Esta visión está profundamente en desacuerdo con la caricatura teológica promovida por varios participantes sinodales, que imaginan una "vida de Cristo" incipiente entre una franja particular de "discípulos" singularmente iluminados por el Espíritu, de cuya iluminación la Iglesia docente ha estado aparentemente protegida o -más despectivamente por su temeridad orgullosa subyacente- ha negado sistemáticamente. Esta es la eclesiología que debe surgir de esta visión. Debería ser evidente que es ajena a cualquier otra que la Iglesia haya reconocido jamás.

De hecho, uno debe preguntarse, dada esta versión eclesiástica del derecho de los bautizados (ostensiblemente bajo la tutela del "Espíritu") a "definir su propio concepto de la existencia, del significado... y del misterio de la vida humana" mientras lo llaman católico, por qué alguien debería unirse a la Iglesia. Si, después de todo, su visión del catolicismo inspirada por el "Espíritu" está tan en total desacuerdo con la de la Iglesia docente, ¿por qué ser o querer ser parte de una institución tan completamente equivocada y quizás contumazmente resistente al "Espíritu"?

Contra esta parodia sinodal (al menos alemana), el bautismo, tal como lo entiende la Iglesia, hace discípulo a quien ha "cambiado de opinión" sobre su anterior forma de vida, renunciando a ella en favor de otra distinta que la comunidad eclesial ha enseñado y sigue enseñando. Sólo a partir de ese "cambio de vida" fundamental, el bautismo da derecho a participar en la vida eclesial.

Pero dado que, como siempre ha enseñado la Iglesia, los cristianos pueden perder su inocencia bautismal por pecados graves postbautismales -sexuales o de otro tipo-, el sacramento de la Penitencia es tan necesario para la salvación en tales circunstancias después del bautismo como lo había sido el bautismo antes de su recepción.

El acceso radical a la Eucaristía de McElroy, por lo tanto, no está arraigado en la Tradición Católica. El objetivo principal de la Eucaristía no es la curación. Esa es la labor del Bautismo y la Penitencia. La Eucaristía presupone la vida de gracia común del discipulado que los otros dos sacramentos establecen o restauran. El mismo principio se aplica, congruo congruis referendo, a la participación e inclusión eclesial.

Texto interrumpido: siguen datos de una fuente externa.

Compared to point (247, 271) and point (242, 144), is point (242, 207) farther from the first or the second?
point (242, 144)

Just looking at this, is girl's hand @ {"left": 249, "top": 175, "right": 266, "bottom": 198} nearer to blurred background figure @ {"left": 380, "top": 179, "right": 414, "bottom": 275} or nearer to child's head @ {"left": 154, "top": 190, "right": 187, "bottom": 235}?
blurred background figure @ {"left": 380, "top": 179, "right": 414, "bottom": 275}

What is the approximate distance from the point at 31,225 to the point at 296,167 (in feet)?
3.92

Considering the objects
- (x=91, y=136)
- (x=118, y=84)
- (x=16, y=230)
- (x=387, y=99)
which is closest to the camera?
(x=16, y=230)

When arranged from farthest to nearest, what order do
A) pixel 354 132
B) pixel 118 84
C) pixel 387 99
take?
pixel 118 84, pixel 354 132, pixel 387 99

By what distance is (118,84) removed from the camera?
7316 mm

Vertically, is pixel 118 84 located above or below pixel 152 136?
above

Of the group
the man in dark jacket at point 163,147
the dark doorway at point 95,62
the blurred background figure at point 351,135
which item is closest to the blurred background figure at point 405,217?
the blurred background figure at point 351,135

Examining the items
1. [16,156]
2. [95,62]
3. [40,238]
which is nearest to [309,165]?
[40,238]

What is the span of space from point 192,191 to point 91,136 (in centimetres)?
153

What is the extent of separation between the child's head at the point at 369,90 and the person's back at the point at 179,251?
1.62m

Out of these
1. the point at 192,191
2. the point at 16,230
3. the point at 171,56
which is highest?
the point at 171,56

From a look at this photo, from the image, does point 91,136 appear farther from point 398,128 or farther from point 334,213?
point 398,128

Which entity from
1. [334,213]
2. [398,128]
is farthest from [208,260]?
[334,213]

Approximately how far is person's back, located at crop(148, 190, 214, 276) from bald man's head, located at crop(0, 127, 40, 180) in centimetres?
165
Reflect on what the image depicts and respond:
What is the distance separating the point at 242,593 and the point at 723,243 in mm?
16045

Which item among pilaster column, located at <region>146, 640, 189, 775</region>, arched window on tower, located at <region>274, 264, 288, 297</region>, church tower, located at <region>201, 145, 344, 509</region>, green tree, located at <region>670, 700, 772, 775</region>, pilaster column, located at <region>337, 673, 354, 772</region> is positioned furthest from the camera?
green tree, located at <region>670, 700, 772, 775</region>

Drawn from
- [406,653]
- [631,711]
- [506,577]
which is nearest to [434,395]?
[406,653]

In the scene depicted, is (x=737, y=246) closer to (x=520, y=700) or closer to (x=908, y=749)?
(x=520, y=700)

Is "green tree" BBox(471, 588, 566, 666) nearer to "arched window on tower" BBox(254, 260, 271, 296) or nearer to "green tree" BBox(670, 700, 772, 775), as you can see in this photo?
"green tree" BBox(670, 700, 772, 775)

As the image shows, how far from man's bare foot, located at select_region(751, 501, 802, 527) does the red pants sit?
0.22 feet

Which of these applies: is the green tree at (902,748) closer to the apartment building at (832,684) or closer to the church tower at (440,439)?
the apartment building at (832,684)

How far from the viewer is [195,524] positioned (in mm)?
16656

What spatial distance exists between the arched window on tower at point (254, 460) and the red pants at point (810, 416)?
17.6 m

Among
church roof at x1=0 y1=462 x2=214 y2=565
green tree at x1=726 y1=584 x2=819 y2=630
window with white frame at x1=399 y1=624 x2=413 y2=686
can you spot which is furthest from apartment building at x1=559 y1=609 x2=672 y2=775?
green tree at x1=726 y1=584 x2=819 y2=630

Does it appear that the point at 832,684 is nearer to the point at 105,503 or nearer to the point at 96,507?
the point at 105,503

Una observación final: quien observa la visión del "discipulado inclusivo" que se está impulsando en varios círculos sinodales podría notar no sólo sus diferencias con las visiones precedentes del discipulado cristiano, sino su extraño parecido con las panaceas seculares contemporáneas. Un rasgo distintivo de la espiritualidad católica ha sido siempre su testimonio profético y contracultural, cualidades de las que carece el "discipulado inclusivo", que sucumbe más bien a la inmanencia, posiblemente de tipo secular.

En el período previo al Sínodo de este año, es probable que la "inclusión acogedora" suene como un tamborileo para silenciar las críticas y aporrear el dogma y la disciplina eclesiales, es decir, el discipulado. Refutar ese catolicismo falsificado exige volver claramente a la verdadera misión de acogida de la Iglesia, basada en la verdad de la condición humana post-lapsaria, para la que una Iglesia acogedora ofrece, como su Buena Nueva, auténtico diagnóstico y cura.